Lorenz studied instinctive behavior in animals, especially greylag geese and western jackdaws. Working with geese, he investigated the imprinting principle, the process by which some nesting birds (ie, birds that leave their nest early) instinctively bond with the first moving object they see within hours of hatching. Although Lorenz did not discover the subject, he became widely known for his descriptions of imprinting as an instinctual link. In 1936 he met Tinbergen, and the two collaborated in the development of ethology as a separate subdiscipline of biology.

A study in the Review of General Psychology, published in 2002, ranked Lorenz as the 65th most cited scholar of the century XX in psychology journals, introductory college textbooks, and reviews of studies.

Lorenz's work was interrupted by the outbreak of World War II and in 1941 he was drafted into the German army as a medic.
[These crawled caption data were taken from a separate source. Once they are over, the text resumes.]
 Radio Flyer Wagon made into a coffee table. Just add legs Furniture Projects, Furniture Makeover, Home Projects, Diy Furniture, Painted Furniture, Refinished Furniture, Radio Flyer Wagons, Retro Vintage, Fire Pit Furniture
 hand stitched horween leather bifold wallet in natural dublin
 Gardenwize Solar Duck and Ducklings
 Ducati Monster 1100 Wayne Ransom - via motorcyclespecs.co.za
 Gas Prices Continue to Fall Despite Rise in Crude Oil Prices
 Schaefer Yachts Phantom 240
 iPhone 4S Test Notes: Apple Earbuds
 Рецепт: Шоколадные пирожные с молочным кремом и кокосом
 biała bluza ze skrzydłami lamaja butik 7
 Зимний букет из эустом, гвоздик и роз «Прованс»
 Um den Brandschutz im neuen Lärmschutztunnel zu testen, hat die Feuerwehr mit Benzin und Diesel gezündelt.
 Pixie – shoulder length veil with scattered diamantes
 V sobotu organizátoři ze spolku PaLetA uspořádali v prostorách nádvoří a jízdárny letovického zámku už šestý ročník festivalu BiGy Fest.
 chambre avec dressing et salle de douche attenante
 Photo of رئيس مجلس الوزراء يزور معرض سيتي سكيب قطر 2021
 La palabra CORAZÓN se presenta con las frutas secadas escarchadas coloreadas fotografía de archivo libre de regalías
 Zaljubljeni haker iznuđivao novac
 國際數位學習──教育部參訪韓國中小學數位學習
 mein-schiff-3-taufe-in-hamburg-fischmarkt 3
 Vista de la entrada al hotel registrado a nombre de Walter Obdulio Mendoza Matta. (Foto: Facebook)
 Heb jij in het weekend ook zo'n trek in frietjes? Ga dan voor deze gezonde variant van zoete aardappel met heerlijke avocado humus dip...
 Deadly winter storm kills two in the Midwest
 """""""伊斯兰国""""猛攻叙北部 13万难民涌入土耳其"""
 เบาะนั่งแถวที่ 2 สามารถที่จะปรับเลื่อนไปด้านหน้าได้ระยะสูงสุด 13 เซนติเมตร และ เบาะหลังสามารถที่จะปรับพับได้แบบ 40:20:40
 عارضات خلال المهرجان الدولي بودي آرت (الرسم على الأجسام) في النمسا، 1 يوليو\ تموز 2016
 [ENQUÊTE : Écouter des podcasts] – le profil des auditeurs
In 1944 he was sent to the Eastern Front, where he was captured by the Red Army and spent four years as a German prisoner of war in Soviet Armenia. During these years, he was a member of the National Socialist German Workers' Party (Nazi Party).

Lorenz wrote numerous books, including King Solomon's Ring, On Aggression and Man Meets Dog i>, became popular reading.

Biography

Along with his father Alfred Lorenz in 1904.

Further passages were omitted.